There was a lot of unpleasant feeling from the working classes after the Act because the middle class got the vote and they did not receive anything. This was because the government wanted to break up the political alliance between the working classes and the middle classes in order to prevent revolution. The Working classes did not think that this was just seen as they had been the reformers and they had campaigned for the Act in the first place.
If you wanted to be an MP then you would have to fund election campaigns and own your own property. There still remained a property qualification after 1832, which meant that the property had to be worth £300 a year if you wanted to qualify, but that was only until 1858. There was no payment of salaries to MPs until after 1911; therefore it was only possible to become an MP if you were rich, causing people with lower incomes to be unfairly treated. Half of the English boroughs with 3000 voters could still bribe, because there was no secret ballot. Nearly half the elections were still not contested and the Act could work in favour of the Working class. This was because the Act would allow the working class to bribe the middle class by threatening them; therefore people who did not have the vote put people who did have the vote under enormous pressure.

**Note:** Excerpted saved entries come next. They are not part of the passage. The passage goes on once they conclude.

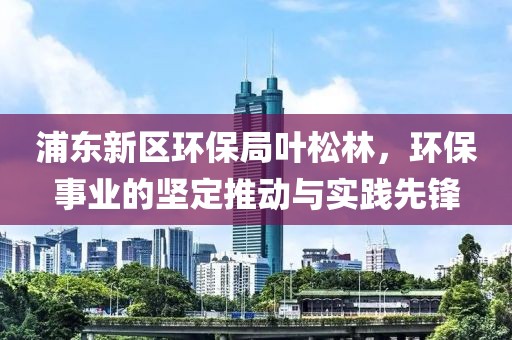 浦东新区环保局叶松林，环保事业的坚定推动与实践先锋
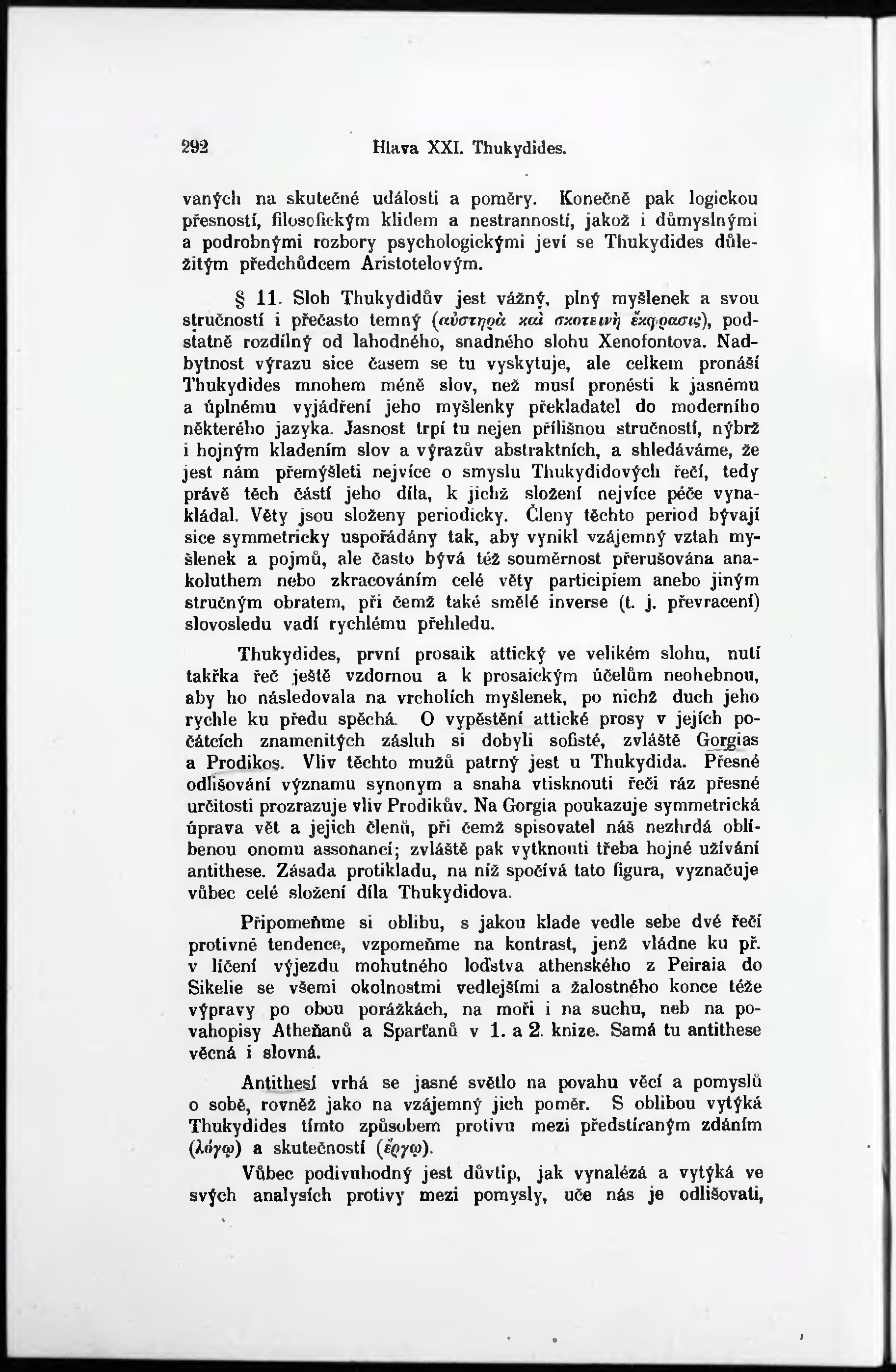 292 Hlava XXI. Thukydides.

vaných na skutečné události a poměry. Konečně pak logickou přesností, filosofickým klidem a nestranností, jakož i důmyslnými a podrobnými rozbory psychologickými jeví se Thukydides důležitým předchůdcem Aristotelovým.

§ 11. Sloh Thukydidův jest vážný, plný myšlenek a svou stručností i přečasto temný (αὐστηρὰ καὶ σκοτεινὴ ἔκφρασις), podstatně rozdílný od lahodného, snadného slohu Xenofontova. Nadbytnost výrazu sice časem se tu vyskytuje, ale celkem pronáší Thukydides mnohem méně slov, než musí pronésti k jasnému a úplnému vyjádření jeho myšlenky překladatel do moderního některého jazyka. Jasnost trpí tu nejen přílišnou stručností, nýbrž i hojným kladením slov a výrazův abstraktních, a shledáváme, že jest nám přemýšleti nejvíce o smyslu Thukydidových řečí, tedy právě těch částí jeho díla, k jichž složení nejvíce péče vynakládal. Věty jsou složeny periodicky. Členy těchto period bývají sice symmetricky uspořádány tak, aby vynikl vzájemný vztah myšlenek a pojmů, ale často bývá též souměrnost přerušována anakoluthem nebo zkracováním celé věty participiem anebo jiným stručným obratem, při čemž také smělé inverse (t. j. převracení) slovosledu vadí rychlému přehledu.

Thukydides, první prosaik attický ve velikém slohu, nutí takřka řeč ještě vzdornou a k prosaickým účelům neohebnou, aby ho následovala na vrcholích myšlenek, po nichž duch jeho rychle ku předu spěchá. O vypěstění attické prosy v jejích počátcích znamenitých zásluh si dobyli sofisté, zvláště Gorgias a Prodikos. Vliv těchto mužů patrný jest u Thukydida. Přesné odlišování významu synonym a snaha vtisknouti řeči ráz přesné určitosti prozrazuje vliv Prodikův. Na Gorgia poukazuje symmetrická úprava vět a jejich členů, při čemž spisovatel náš nezhrdá oblíbenou onomu assonancí; zvláště pak vytknouti třeba hojné užívání antithese. Zásada protikladu, na níž spočívá tato figura, vyznačuje vůbec celé složení díla Thukydidova.

Připomeňme si oblibu, s jakou klade vedle sebe dvě řeči protivné tendence, vzpomeňme na kontrast, jenž vládne ku př. v líčení výjezdu mohutného loďstva athenského z Peiraia do Sikelie se všemi okolnostmi vedlejšími a žalostného konce téže výpravy po obou porážkách, na moři i na suchu, neb na povahopisy Atheňanů a Sparťanů v 1. a 2. knize. Samá tu antithese věcná i slovná.

Antithesí vrhá se jasné světlo na povahu věcí a pomyslů o sobě, rovněž jako na vzájemný jich poměr. S oblibou vytýká Thukydides tímto způsobem protivu mezi předstíraným zdáním (λόγῳ) a skutečností (ἔργῳ).

Vůbec podivuhodný jest důvtip, jak vynalézá a vytýká ve svých analysích protivy mezi pomysly, uče nás je odlišovati,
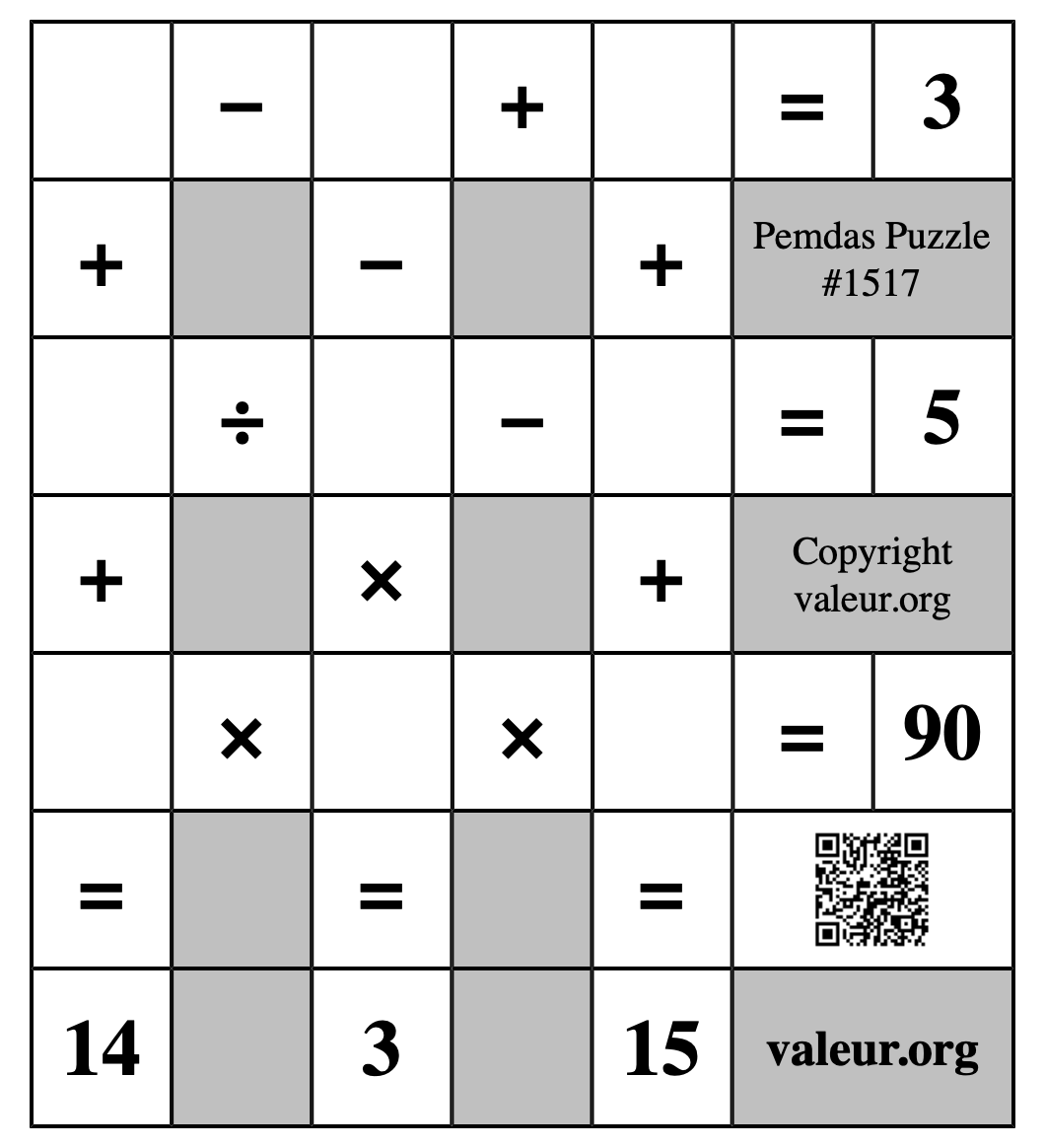 |  | − |  | + |  | = | 3 |
|---|---|---|---|---|---|---|
| + |  | − |  | + | Pemdas Puzzle #1517 | |
|  | ÷ |  | − |  | = | 5 |
| + |  | × |  | + | Copyright valeur.org | |
|  | × |  | × |  | = | 90 |
| = |  | = |  | = |  | |
| 14 |  | 3 |  | 15 | valeur.org | |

In conclusion I can see that the Great Reform Act was not entirely successful in rectifying the defects of there political system because even though it did consider some of the defects in the political system before 1832, such as, the franchise, representation of towns and cities and the removal of the Rotten and Pocket boroughs, it did not address these defects to the full extent. Also some of the defects it didn’t even consider such as the secret ballot. As a result it can be consummated that the Great Reform Act was not ‘Great’ because of the significance of it, as it did not achieve much. It was great because of the difficulties that were encountered in order to get it passed and the possibilities it left open in terms of political and social reforms for the near future.